Future History is aimed at those involved or interested in delivering the history of the profession. It seeks to provide an opportunity for discussion to enable guidance to be articulated, and provide ways to reinvigorate engagement with history, not just to benefit students and professionals, but also to provide a more in-depth perspective for the benefit of and closer connection with society more generally.

The conference will run over two days; the first day - Thursday 8 September - will consist of an exploration of different philosophes and ideas in teaching of history. There will be eight different contributions, presented as four pairs, with contrasting views that provide a basis for discussions.

The second day - Friday 9 September - will primarily consist of focussed discussions. These discussions will be organised by theme, to enable sharing of best practice and in-depth exploration of issues. Each discussion will be preceded by three short positioning papers of five minutes each. We will continue to compile and vote on a ‘Declaration on Teaching History in Landscape Schools’, which is ultimately to be developed into a Manifesto.

- _Directions for this task_:
Repeat word for word the part of the Future History conference text that begins at "The second day" and stops after "into a Manifesto.".

- _Dataset excerpts_:
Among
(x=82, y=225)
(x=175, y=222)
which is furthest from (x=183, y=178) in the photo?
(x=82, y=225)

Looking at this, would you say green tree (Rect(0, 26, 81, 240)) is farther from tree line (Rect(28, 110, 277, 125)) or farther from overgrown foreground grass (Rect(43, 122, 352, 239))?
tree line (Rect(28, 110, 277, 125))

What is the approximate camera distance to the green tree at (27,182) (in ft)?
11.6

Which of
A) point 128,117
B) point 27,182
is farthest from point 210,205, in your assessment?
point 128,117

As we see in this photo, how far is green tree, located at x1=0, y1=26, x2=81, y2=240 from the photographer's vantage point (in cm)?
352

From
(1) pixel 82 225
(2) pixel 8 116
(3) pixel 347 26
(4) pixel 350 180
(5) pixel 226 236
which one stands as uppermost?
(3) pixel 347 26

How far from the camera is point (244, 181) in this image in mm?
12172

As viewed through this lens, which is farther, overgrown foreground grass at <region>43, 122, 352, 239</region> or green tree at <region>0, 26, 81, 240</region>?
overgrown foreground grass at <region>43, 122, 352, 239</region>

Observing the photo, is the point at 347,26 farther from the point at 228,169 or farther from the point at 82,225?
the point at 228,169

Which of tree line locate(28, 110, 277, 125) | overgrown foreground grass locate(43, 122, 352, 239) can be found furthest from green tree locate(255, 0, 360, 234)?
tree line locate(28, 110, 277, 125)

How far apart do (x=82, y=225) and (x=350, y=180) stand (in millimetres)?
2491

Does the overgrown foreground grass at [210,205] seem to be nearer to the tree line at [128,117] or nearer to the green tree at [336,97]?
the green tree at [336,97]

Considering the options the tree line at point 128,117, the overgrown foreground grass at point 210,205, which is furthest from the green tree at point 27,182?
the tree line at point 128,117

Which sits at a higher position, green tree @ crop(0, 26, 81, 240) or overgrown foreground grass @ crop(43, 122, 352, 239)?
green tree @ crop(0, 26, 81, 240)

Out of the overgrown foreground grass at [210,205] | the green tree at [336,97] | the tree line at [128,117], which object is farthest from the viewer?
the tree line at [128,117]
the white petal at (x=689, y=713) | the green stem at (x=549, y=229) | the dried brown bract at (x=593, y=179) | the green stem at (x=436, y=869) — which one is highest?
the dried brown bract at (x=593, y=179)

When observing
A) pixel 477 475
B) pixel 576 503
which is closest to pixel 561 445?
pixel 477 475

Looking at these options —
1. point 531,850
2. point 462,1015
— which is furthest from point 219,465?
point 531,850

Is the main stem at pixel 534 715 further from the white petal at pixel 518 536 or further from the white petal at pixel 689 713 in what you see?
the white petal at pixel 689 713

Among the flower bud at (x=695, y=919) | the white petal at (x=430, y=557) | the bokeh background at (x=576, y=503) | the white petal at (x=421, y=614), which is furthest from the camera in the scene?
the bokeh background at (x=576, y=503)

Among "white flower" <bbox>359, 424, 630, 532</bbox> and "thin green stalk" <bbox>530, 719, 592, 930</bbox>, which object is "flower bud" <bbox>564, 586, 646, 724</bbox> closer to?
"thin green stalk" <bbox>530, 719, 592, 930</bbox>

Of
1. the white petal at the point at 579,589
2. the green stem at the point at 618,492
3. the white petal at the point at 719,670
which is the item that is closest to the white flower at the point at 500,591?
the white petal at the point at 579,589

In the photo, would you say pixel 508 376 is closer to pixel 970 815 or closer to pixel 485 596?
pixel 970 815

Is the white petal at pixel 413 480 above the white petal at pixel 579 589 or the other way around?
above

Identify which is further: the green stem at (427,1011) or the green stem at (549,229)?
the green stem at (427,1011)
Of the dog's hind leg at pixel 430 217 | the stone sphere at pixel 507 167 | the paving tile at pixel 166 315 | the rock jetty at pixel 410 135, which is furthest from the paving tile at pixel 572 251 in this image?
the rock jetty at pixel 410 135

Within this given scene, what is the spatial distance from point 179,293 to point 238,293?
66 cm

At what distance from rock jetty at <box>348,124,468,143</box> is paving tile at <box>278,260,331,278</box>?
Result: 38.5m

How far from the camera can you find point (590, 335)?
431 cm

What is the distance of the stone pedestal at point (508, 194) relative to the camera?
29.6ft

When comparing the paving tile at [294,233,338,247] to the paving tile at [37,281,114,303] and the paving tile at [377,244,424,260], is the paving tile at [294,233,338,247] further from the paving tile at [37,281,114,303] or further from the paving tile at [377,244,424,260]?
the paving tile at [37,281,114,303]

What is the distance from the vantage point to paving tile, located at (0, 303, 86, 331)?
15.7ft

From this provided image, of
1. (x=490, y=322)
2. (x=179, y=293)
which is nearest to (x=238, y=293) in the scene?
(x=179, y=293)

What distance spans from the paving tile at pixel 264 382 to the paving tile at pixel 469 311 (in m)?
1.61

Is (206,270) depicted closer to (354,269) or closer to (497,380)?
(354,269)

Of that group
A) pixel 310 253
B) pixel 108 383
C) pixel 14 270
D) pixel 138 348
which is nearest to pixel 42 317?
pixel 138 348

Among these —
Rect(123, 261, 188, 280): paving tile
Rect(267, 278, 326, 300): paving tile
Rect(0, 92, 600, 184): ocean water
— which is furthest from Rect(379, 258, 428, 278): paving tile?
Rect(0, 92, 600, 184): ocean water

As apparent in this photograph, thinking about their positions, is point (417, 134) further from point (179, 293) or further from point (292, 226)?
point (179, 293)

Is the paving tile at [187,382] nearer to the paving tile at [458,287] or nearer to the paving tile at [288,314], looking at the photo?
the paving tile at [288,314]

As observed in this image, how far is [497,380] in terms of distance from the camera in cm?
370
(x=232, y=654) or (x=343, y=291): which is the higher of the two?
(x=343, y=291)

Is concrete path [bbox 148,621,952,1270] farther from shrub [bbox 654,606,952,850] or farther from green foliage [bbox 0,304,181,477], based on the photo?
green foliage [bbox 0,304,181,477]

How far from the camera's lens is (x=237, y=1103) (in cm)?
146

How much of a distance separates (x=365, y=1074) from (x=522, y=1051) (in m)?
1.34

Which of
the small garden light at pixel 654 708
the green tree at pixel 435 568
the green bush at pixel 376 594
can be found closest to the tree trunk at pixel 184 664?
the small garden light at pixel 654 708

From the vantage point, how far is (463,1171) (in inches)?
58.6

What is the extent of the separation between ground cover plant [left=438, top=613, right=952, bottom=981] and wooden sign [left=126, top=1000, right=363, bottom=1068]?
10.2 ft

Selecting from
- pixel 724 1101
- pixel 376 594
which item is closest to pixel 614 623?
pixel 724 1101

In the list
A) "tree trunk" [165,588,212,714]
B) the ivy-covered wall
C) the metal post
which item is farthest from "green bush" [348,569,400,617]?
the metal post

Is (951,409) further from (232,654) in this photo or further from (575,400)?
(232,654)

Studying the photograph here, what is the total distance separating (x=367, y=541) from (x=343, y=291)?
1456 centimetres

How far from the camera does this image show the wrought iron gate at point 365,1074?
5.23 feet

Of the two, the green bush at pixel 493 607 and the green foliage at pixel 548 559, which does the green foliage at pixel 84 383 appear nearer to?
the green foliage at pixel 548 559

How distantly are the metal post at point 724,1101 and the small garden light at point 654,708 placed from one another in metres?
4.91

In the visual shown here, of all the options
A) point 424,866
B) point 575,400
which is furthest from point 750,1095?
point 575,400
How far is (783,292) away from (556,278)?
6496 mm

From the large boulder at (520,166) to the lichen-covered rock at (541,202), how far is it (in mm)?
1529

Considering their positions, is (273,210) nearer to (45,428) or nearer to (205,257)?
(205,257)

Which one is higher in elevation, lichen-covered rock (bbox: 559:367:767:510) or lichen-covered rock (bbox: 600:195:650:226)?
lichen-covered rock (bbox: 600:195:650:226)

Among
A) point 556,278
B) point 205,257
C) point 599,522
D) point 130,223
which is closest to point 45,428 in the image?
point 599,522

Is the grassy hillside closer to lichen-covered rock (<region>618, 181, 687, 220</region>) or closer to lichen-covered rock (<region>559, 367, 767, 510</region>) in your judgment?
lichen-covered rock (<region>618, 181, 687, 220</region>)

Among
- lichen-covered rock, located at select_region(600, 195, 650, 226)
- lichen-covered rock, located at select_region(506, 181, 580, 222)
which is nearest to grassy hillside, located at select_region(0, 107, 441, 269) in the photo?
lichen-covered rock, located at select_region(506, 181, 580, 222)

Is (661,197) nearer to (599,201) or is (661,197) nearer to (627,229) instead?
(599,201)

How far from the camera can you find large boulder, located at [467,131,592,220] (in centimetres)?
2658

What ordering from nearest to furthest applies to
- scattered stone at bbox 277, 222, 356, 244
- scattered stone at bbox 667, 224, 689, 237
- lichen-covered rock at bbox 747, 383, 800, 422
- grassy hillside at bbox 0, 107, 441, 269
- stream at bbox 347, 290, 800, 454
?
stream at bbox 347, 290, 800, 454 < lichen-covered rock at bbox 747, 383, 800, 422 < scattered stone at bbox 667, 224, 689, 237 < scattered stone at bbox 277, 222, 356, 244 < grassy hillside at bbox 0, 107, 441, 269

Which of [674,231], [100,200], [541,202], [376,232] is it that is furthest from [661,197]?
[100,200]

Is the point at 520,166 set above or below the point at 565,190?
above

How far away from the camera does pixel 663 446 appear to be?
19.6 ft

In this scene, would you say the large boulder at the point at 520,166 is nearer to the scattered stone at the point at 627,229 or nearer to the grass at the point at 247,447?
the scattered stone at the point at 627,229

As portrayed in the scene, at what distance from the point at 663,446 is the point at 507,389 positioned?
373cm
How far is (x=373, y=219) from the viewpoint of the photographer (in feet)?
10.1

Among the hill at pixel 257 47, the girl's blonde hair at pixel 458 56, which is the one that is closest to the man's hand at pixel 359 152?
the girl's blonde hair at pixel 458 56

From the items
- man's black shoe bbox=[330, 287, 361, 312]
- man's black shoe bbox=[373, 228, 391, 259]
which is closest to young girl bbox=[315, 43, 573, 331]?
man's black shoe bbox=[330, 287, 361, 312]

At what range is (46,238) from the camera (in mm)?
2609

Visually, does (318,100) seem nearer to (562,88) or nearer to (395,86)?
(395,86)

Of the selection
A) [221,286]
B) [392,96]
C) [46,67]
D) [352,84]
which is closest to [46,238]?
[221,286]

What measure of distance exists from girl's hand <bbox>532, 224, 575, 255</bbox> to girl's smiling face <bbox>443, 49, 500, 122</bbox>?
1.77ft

- _Response_:
The second day - Friday 9 September - will primarily consist of focussed discussions. These discussions will be organised by theme, to enable sharing of best practice and in-depth exploration of issues. Each discussion will be preceded by three short positioning papers of five minutes each. We will continue to compile and vote on a ‘Declaration on Teaching History in Landscape Schools’, which is ultimately to be developed into a Manifesto.